Music bringing the Dead back to life
Roy Orbison and Buddy Holly are rising from the Dead to perform at the “Rock ‘N’ Roll Dream Tour”. The holograms of the late rock icons will be touring with a live band and backing singers. The tour will be held in October and is running through both Europe as well as North America at the same time, It is expected to be 75 to 90 minutes long.
This concert is only possible because the headliners of this concert are both dead. Orbison died on 6th December 1988 and Holly passed away on 3rd February 1959 which has been labeled as the “Day that Music Died” due to the fact that the plane crash that caused Holly’s death also took Ritchie Valens and J.P. Richardson’s life.
Reaction Of The Singer’s Families
The families of the singers are very excited about this project. Roy Orbison, Jr., President of Roy Orbison Music, had this to say about the two songwriters “My father’s music meant the world to not just us Orbisons but to millions of fans worldwide,” he said. “Being able to reopen his legendary songbook and again hear his voice bounce off great concert hall walls is both a transcendent and cathartic experience. Dad jammed with Buddy in Lubbock Texas and helped change music history by turning Buddy on to Norman Petty Studios; Buddy later returned the favor by recording two of Dad’s songs on his first Cricket’s album. How beyond cool and special that these two great friends, now get to tour the world together.”

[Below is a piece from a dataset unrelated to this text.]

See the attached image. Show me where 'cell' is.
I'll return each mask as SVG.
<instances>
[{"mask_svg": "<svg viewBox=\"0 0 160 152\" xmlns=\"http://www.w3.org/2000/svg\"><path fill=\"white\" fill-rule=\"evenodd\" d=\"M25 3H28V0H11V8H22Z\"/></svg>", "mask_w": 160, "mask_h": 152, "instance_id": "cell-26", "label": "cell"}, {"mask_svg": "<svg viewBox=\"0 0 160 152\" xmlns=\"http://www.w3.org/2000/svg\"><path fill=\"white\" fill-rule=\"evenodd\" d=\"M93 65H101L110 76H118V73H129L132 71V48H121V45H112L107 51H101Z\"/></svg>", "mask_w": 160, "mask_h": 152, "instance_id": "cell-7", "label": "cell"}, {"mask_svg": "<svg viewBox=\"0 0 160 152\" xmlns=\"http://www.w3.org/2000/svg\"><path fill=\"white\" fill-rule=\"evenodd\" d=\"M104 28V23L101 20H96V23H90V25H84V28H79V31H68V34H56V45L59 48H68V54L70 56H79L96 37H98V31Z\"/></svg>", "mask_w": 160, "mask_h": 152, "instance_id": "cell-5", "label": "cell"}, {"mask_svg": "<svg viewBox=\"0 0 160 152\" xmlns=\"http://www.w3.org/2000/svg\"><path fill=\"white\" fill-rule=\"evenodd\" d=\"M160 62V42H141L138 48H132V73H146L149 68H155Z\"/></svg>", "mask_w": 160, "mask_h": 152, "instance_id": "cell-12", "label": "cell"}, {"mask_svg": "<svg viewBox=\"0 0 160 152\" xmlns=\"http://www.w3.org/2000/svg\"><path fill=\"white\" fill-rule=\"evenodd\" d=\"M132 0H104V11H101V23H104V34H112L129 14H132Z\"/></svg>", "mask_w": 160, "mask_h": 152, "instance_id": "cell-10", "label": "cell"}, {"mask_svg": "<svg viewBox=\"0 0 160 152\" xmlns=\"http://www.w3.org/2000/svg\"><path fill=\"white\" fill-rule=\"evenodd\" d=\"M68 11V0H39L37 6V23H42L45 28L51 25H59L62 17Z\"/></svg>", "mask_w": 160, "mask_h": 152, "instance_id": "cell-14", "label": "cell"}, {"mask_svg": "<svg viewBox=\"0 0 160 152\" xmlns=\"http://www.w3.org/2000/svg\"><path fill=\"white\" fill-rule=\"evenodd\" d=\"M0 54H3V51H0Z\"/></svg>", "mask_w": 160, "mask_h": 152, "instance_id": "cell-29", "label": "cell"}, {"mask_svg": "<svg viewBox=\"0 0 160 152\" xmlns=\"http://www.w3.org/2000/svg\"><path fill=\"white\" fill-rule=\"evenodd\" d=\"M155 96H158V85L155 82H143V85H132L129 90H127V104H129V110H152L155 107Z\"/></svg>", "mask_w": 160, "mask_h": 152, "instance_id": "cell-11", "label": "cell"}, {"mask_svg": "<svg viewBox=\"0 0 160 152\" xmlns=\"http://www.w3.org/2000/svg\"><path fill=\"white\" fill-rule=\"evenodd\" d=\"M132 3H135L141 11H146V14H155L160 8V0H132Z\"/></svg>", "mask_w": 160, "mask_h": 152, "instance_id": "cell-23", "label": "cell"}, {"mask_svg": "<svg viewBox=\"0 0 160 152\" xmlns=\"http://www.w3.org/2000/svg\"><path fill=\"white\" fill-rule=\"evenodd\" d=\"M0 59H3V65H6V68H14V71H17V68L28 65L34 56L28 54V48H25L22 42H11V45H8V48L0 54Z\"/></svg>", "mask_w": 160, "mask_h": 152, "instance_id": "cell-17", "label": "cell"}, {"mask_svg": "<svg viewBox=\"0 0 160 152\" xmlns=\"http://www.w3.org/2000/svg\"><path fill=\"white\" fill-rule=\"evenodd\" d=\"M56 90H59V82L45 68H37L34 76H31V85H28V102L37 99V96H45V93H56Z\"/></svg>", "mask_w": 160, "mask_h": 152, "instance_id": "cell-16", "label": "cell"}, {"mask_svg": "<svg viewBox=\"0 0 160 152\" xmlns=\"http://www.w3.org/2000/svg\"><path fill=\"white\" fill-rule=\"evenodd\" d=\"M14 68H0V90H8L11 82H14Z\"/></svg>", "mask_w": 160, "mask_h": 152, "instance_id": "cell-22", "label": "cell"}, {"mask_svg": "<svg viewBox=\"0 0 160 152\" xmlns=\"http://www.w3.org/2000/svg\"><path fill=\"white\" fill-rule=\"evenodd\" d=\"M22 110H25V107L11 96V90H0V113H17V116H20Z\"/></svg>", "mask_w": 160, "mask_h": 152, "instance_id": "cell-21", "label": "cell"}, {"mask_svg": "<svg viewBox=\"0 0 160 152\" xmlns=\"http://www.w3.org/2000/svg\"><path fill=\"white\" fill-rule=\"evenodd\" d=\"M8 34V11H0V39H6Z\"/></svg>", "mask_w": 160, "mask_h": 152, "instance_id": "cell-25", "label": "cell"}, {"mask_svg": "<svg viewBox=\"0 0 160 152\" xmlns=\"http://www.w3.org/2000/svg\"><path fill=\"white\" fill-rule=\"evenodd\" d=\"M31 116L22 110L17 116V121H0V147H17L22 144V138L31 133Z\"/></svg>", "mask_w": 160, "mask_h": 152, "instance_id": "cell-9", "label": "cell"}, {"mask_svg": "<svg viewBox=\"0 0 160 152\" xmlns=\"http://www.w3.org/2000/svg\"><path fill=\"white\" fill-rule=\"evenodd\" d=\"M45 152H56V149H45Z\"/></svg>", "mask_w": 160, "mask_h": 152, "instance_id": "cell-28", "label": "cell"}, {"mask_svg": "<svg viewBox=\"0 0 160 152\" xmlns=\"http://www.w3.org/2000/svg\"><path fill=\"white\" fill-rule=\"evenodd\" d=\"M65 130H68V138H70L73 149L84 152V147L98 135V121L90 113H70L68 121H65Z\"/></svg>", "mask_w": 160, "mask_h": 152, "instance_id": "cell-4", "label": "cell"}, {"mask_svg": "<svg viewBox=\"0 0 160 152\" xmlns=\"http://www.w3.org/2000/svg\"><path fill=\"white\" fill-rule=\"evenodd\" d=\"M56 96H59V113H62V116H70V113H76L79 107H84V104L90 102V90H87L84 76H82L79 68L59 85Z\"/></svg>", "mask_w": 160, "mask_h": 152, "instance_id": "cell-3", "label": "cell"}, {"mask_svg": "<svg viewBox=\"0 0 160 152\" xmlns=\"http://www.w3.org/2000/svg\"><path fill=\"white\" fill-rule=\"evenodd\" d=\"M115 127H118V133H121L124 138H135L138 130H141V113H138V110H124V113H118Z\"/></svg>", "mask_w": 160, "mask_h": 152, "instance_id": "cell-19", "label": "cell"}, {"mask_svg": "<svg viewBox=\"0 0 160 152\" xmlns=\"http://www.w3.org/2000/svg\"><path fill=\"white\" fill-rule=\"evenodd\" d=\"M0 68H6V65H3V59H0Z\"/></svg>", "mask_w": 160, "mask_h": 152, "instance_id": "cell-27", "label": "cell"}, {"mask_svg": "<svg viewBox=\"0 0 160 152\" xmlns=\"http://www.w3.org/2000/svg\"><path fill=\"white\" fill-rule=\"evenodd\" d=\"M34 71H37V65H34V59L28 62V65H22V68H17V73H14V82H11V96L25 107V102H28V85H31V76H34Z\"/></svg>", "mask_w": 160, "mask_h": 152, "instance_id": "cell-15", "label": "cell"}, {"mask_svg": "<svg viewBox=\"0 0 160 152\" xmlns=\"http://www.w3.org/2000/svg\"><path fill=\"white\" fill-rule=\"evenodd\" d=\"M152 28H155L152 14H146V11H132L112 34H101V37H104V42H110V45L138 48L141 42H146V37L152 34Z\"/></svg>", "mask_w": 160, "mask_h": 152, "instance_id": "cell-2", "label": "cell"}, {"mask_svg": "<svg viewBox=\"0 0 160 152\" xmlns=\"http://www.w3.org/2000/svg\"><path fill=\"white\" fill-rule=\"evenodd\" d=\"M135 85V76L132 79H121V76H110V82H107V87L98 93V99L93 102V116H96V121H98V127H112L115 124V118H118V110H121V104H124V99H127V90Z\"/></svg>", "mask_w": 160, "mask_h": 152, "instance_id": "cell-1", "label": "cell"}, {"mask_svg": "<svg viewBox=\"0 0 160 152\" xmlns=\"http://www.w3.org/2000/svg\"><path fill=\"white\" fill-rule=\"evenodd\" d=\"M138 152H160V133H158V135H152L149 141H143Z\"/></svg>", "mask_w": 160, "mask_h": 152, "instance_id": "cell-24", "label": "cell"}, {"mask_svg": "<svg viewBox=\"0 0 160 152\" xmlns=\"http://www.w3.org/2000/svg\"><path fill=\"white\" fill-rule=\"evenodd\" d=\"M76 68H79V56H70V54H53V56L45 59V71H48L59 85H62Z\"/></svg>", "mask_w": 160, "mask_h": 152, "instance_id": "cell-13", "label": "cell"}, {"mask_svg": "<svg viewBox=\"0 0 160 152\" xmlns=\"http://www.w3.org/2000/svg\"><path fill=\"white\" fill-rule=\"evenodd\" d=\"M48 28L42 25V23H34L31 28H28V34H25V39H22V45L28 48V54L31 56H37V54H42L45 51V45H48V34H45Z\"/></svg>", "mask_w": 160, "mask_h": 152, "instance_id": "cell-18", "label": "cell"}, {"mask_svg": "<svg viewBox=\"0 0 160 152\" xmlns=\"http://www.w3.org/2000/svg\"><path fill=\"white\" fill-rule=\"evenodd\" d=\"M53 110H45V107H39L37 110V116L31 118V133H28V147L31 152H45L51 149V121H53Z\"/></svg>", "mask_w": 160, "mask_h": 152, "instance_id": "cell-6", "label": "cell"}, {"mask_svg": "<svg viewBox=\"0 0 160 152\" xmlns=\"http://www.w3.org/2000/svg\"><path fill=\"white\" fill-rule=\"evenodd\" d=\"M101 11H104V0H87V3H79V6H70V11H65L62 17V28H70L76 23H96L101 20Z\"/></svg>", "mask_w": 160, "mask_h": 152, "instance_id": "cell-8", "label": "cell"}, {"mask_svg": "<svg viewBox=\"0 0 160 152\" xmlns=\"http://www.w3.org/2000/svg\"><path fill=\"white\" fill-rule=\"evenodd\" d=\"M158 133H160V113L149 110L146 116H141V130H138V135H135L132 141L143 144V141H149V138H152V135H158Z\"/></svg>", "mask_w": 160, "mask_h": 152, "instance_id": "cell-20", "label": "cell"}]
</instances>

Other Projects Done By This Technology
This concert is not the first time that a dead celebrity has performed for an audience. The idea gained popularity after a digital representation of the late rapper Tupac Shakur was played on the stage of 2012 Coachella. There have been numerous holographic images of celebrities who were deceased performing since then. The most popular ones are of Billie Holiday performing on stage at Hologram USA’S Hollywood Theater and Michael Jackson who was also resurrected at the Billboard Music Awards.
Base Hologram is the company that is right now at the forefront in the holographic technology. Just last year they hosted a concert showcasing Roy Orbison at the Wiltern in Los Angeles. The company led by Brian Becker says that they use a single machine to project the image. He stated that they don’t use any previous concert image and instead hire a model to mimic Orbison’s actions and then animate it to create a digital version of Orbison that is beamed on stage.
What Exactly Is Uncanny Valley
While this is a tremendous achievement there has been a mixed response from the fans. The experience was enjoyed by all but it left a certain unease in the back of people’s mind. This unease is called the Uncanny Valley which happens when we meet an entity that is almost but not quite human. It was first hypothesized in 1970 by Masahiro Mori. He said that while we are able to accept robots that become more human-like it is only true to a point. If they don’t behave with human characteristics we tend to feel a dip in our emotions.
In the end, I would like to conclude by saying that while we have a way to enjoy the artist’s who are long gone we need to remember to be respectful of them. There are numerous laws in place already that protect an artist’s image and with this technology rising there will be laws which protect the starts even after their death. The artist will not be able to fight from their grave so it is up to us as people to remain dutiful to them and their legacy.